Scene-based reasoning entries:
-=-=-=-=-
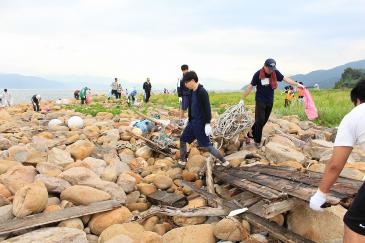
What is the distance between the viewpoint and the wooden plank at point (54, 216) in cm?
450

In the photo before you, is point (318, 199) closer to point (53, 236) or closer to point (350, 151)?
point (350, 151)

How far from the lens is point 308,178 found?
4867 mm

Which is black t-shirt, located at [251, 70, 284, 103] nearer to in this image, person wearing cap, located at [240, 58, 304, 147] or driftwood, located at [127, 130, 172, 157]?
person wearing cap, located at [240, 58, 304, 147]

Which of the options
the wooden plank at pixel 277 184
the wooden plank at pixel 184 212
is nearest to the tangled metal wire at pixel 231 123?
the wooden plank at pixel 277 184

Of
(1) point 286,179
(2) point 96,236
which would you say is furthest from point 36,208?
(1) point 286,179

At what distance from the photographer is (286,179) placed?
4984 millimetres

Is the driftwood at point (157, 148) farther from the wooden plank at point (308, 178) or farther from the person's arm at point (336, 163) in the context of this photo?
the person's arm at point (336, 163)

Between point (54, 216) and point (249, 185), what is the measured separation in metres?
2.62

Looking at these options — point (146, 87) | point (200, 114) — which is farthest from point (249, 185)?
point (146, 87)

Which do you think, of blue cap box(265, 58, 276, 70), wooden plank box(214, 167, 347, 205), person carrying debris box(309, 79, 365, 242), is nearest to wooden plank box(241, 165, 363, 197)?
wooden plank box(214, 167, 347, 205)

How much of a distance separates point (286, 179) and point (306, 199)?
0.96 metres

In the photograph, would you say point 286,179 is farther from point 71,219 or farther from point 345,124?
point 71,219

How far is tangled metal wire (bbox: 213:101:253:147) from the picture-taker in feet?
24.4

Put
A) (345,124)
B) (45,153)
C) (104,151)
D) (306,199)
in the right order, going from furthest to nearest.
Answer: (104,151)
(45,153)
(306,199)
(345,124)
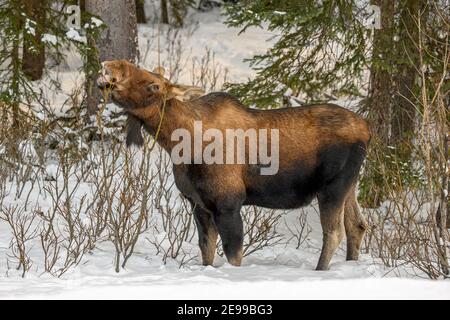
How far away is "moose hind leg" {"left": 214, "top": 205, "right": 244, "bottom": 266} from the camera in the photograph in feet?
26.6

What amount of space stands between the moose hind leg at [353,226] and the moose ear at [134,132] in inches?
86.3

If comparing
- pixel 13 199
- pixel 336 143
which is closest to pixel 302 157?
pixel 336 143

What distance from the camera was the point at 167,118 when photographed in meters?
8.16

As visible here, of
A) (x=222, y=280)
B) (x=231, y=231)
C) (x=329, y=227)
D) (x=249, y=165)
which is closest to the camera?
(x=222, y=280)

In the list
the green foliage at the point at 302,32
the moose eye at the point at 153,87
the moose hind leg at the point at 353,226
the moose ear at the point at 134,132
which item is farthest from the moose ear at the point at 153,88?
the green foliage at the point at 302,32

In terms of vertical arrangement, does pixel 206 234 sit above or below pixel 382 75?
below

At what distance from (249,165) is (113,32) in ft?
19.0

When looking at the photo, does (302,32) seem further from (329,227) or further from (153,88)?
(153,88)

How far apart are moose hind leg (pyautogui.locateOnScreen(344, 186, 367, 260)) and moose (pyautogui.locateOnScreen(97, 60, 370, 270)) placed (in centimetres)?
17

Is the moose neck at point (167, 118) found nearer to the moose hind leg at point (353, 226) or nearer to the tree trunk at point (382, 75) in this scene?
the moose hind leg at point (353, 226)

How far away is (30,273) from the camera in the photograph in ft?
25.1

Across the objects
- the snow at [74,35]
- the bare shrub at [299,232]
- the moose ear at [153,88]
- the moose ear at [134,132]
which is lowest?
the bare shrub at [299,232]

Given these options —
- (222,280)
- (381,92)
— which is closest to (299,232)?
(381,92)

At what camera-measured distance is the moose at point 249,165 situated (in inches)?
316
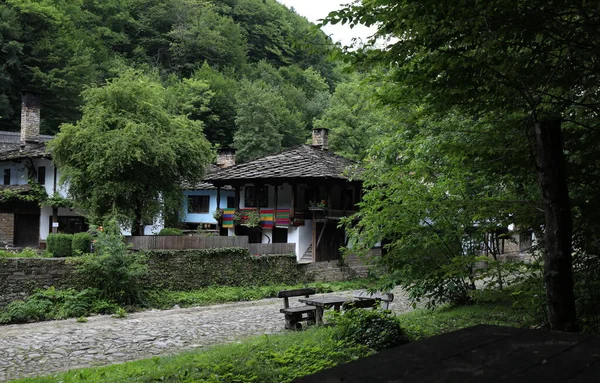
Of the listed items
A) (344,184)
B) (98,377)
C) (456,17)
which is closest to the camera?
(456,17)

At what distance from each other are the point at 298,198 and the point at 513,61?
22251 mm

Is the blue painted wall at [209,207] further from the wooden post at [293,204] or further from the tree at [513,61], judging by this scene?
the tree at [513,61]

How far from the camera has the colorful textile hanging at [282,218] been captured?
84.6 feet

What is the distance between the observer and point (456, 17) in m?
4.62

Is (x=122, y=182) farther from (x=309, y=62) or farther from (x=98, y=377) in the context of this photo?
(x=309, y=62)

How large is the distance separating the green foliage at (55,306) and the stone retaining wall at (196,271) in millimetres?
454

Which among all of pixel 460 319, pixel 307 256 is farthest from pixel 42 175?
pixel 460 319

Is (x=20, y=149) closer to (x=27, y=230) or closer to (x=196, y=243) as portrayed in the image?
(x=27, y=230)

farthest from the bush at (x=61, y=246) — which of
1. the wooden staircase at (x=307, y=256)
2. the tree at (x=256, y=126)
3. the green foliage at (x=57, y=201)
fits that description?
the tree at (x=256, y=126)

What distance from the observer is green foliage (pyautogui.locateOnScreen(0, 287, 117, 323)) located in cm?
1431

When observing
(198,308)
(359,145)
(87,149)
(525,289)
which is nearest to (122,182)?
(87,149)

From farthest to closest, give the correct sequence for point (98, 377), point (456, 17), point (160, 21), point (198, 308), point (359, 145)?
point (160, 21), point (359, 145), point (198, 308), point (98, 377), point (456, 17)

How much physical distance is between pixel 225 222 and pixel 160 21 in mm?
42146

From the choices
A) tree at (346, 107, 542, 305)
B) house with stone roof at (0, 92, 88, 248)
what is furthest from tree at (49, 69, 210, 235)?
tree at (346, 107, 542, 305)
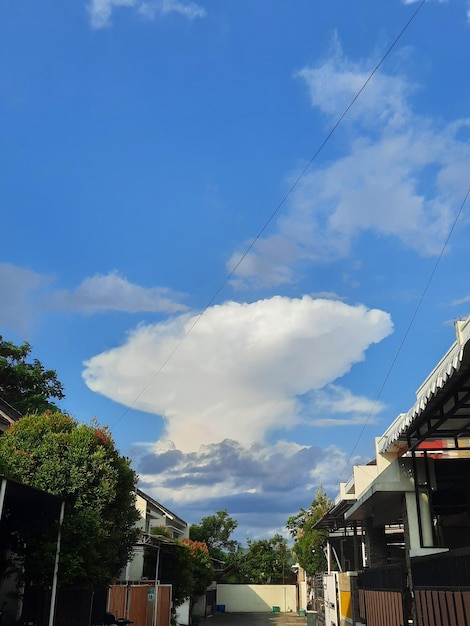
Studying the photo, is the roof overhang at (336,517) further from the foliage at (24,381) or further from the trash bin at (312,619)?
the foliage at (24,381)

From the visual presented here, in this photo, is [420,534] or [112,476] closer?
[420,534]

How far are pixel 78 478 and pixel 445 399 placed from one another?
6394mm

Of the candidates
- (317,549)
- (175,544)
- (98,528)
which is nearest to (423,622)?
(98,528)

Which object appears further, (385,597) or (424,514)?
(424,514)

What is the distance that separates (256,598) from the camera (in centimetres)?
4391

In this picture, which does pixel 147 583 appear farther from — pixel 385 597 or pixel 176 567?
pixel 385 597

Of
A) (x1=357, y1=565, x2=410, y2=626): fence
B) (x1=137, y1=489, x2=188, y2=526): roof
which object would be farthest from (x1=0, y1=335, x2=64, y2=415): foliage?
(x1=357, y1=565, x2=410, y2=626): fence

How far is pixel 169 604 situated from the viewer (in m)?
18.8

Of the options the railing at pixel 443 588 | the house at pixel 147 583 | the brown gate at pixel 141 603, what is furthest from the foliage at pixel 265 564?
the railing at pixel 443 588

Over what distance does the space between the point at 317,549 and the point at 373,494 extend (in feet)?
70.4

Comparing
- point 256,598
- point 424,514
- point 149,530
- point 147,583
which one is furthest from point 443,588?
point 256,598

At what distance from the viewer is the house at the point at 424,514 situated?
690cm

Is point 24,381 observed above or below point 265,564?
above

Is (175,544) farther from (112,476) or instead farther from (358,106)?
(358,106)
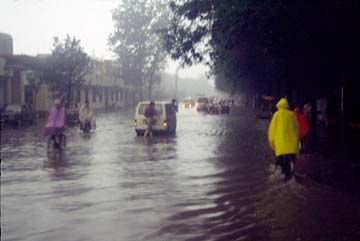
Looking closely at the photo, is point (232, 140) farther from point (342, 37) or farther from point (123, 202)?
point (123, 202)

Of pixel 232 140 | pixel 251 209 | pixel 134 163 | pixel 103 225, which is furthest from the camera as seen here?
pixel 232 140

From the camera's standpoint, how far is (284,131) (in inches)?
444

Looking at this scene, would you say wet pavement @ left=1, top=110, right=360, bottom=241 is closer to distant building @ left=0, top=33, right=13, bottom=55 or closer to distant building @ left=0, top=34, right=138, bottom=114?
distant building @ left=0, top=34, right=138, bottom=114

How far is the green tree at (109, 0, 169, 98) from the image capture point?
85.2 m

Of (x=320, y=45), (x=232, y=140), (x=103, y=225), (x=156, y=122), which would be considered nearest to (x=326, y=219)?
(x=103, y=225)

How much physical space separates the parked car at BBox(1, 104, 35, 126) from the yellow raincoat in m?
25.5

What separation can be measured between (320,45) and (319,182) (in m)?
10.3

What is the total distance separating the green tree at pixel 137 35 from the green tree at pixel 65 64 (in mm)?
34792

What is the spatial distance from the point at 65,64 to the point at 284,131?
4005 centimetres

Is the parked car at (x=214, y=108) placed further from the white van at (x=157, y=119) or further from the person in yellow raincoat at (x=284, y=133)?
the person in yellow raincoat at (x=284, y=133)

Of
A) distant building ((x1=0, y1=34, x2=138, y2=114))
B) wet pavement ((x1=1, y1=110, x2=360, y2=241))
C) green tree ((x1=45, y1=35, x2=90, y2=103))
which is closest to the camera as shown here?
wet pavement ((x1=1, y1=110, x2=360, y2=241))

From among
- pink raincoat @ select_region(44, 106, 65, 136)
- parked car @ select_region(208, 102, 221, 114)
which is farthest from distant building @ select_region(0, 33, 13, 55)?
pink raincoat @ select_region(44, 106, 65, 136)

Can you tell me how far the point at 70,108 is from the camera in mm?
39969

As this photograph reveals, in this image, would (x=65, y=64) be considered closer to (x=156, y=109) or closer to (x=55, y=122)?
(x=156, y=109)
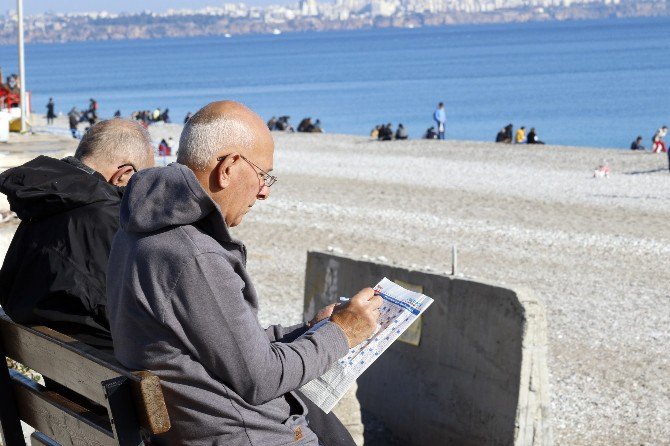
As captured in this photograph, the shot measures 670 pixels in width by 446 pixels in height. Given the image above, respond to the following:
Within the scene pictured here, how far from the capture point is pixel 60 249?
3.56 metres

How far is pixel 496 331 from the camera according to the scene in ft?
16.4

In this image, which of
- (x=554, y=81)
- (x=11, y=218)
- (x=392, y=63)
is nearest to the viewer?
(x=11, y=218)

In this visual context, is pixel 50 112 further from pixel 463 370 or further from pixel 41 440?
pixel 41 440

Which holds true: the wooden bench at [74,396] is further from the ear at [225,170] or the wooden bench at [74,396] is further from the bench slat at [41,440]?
the ear at [225,170]

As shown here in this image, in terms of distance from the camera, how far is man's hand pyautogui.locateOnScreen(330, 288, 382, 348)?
312 centimetres

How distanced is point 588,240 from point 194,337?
12.1 m

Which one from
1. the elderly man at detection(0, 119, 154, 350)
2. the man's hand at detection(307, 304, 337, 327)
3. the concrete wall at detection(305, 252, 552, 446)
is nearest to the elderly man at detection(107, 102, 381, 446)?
the man's hand at detection(307, 304, 337, 327)

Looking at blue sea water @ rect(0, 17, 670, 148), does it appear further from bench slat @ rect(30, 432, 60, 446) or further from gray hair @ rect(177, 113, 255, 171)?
gray hair @ rect(177, 113, 255, 171)

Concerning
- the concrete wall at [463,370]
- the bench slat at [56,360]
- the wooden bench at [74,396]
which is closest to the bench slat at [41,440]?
the wooden bench at [74,396]

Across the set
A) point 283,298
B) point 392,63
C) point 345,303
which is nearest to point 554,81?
point 392,63

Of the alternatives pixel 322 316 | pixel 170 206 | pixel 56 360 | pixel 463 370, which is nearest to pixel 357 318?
pixel 322 316

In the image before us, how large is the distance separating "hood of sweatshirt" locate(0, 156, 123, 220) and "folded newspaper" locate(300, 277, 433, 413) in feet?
3.23

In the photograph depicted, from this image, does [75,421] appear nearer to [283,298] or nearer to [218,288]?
[218,288]

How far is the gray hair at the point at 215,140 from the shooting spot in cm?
299
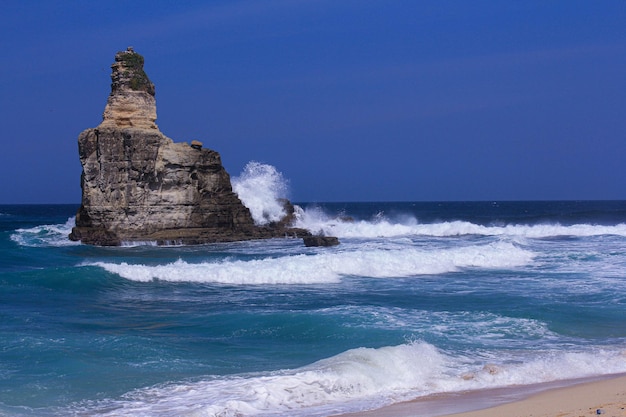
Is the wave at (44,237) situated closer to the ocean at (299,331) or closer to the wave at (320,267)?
the ocean at (299,331)

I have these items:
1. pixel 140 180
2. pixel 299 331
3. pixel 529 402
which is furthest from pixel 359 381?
pixel 140 180

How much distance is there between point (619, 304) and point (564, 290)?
197 cm

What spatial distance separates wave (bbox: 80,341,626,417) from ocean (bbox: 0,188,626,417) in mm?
25

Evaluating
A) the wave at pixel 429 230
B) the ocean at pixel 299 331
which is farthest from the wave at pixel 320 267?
the wave at pixel 429 230

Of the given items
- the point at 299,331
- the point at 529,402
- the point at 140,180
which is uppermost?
the point at 140,180

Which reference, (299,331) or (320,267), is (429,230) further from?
(299,331)

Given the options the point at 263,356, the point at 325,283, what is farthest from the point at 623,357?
the point at 325,283

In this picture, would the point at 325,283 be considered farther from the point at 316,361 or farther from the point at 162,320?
the point at 316,361

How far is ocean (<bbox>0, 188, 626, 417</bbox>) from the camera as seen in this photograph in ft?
-=-=-=-=-
Reproduce word for word the part of the entries that begins with the line containing "Which reference, (299,331)" and continues through the end of the entries.

Which reference, (299,331) or (320,267), is (429,230) further from?
(299,331)

Given the options the point at 263,356, the point at 325,283, what is farthest from the point at 623,357?
the point at 325,283

In this picture, would the point at 325,283 be considered farther from the point at 316,361 or farther from the point at 162,320?
the point at 316,361

How far is ocean (<bbox>0, 188, 626, 417</bbox>) from the camera as seen in this photograph in ft?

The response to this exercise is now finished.